Os serviçais, ao terminarem as  empreitadas das capinas, 
da apanha ou quebra do cacau ou da sulfatagem, eram obrigados
apanhar  umas quantas ratazanas que tinham de apresentar antes de largarem  
- a maior praga do cacau - , mas, alguns,  à falta de proteínas, 
até as levavam para casa, como se fossem pequenos coelhos
- E só depois, os infelizes, eram autorizados a  voltar  à senzala 
- Mas, o  empregado de mato (sempre de machim na mão), lá ficava 
a vaguear por aqueles frondosos caminhos das plantações 
até quase ao pôr-do-sol. Só depois regressava
ao terreiro e ao chalé. Mata-bichava e almoçava da marmita
que o muleque lhe tinha ido levar,  confecionado
pela samú negra - A minha tinha o dobro da minha idade!

Caué - 1964

Na verdade,  não guardo da roça, as melhores recordações senão o facto de ter apenas 18 anos, ser um jovem  e da surpreendente beleza daquela paisagem, que todos os dias se me revelava, pese a humilhação a que era submetido desde a alvorada  até ao escurecer -  Pois não posso esquecer-me de como era difícil e dura a  vida na roça, tanto para os empregados de mato como para os trabalhadores - E foi esta a categoria que me foi dada, pelo Administrador da Roça Uba-Budo, quando fui para ali estagiar 
Roça Uba-Budo-2014

A DIFÍCIL VIDA NAS ROÇAS DE MÁ MEMÓRIA  - Para a maioria dos que ainda nelas resistem - sobretudo, de origem cabo-verdiana, com o coração ruído de saudades  das suas queridas ilhas, a situação, em que se encontram, atualmente, não é boa, mas  verdade é que, para quem ali trabalhou, como eu,  esses enormes feudos coloniais, trazem também lembranças de febres palustres e  rosários de humilhações, de muitos sacrifícios e  adversidades 



Uba-Budo 1963



Desembarquei, em S. Tomé, a bordo do navio Uige, em Novembro de 1963 para fazer o meu estágio 
de Agente Técnico Agrícola, da Escola Agrícola Conde S. Bento, em Santo Tirso - Não tendo condições, devido à forma desprezível como ali eram encarados os técnicos, por indivíduos que ascendiam apenas à custa dos anos de serviço  e de uma certa brutalidade; acabei por concluí-lo na tropa, quando ali fui encarregado do sector da  Messe dos Oficiais e da  Agropecuária do quartel .

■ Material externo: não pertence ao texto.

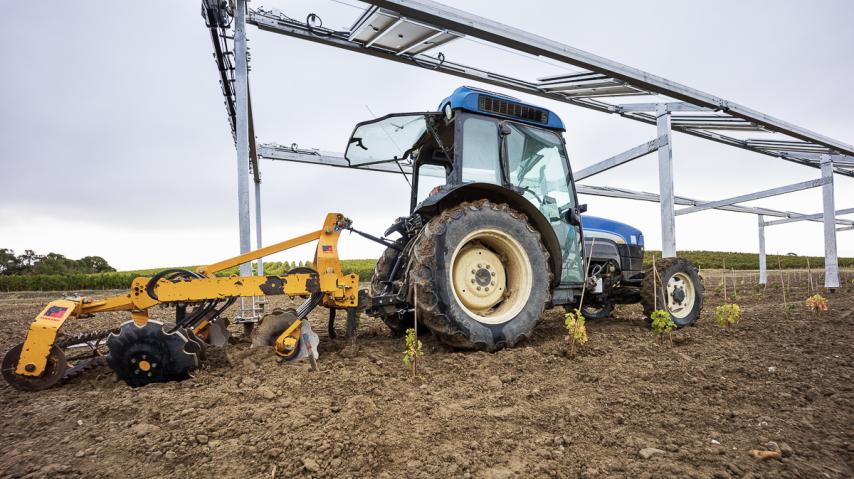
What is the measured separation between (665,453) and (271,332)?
2795mm

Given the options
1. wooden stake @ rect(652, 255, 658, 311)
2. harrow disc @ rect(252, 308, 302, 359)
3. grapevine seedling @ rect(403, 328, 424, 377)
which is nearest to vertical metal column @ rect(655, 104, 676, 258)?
wooden stake @ rect(652, 255, 658, 311)

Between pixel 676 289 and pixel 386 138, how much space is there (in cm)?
370

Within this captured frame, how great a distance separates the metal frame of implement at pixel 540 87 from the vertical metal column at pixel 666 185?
0.05ft

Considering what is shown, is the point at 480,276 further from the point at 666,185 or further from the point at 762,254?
the point at 762,254

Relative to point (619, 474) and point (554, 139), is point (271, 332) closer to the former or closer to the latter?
point (619, 474)

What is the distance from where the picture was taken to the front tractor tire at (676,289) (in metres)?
4.61

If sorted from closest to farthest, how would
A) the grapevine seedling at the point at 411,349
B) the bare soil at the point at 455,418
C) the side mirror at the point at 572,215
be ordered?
1. the bare soil at the point at 455,418
2. the grapevine seedling at the point at 411,349
3. the side mirror at the point at 572,215

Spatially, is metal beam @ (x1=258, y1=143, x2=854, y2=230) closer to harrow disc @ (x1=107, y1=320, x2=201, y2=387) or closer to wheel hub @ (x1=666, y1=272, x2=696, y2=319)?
harrow disc @ (x1=107, y1=320, x2=201, y2=387)

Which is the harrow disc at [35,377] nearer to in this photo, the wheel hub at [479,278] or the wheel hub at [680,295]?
the wheel hub at [479,278]

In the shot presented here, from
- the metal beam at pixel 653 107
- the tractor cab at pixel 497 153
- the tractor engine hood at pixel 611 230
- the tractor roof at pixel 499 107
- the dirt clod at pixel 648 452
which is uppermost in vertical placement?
the metal beam at pixel 653 107

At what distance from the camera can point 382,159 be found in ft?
15.4

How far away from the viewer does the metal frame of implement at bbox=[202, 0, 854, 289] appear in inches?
184

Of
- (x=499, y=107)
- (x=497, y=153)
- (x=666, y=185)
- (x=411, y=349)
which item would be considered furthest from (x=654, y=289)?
(x=666, y=185)

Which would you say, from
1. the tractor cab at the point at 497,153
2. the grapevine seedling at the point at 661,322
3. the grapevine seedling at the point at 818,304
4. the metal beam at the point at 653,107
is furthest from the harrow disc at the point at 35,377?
the grapevine seedling at the point at 818,304
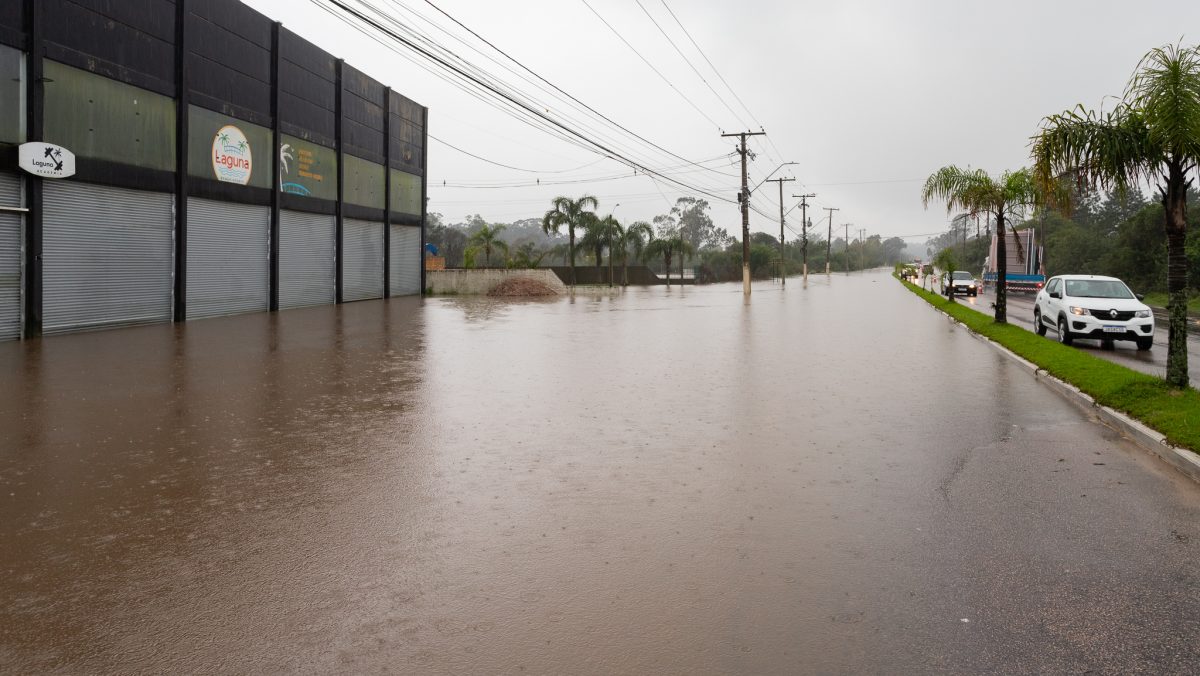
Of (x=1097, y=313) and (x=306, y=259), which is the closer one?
(x=1097, y=313)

Com os fulgores da  independência, as roças foram nacionalizadas, porém, como,  as suas instalações, careciam de arranjos  periódicos de conservação, depressa passaram a ruínas e a mato.  Agora, naquelas que não foram privatizadas, cada um vai plantando e colhendo o que pode para a sobrevivência pessoal ou familiar.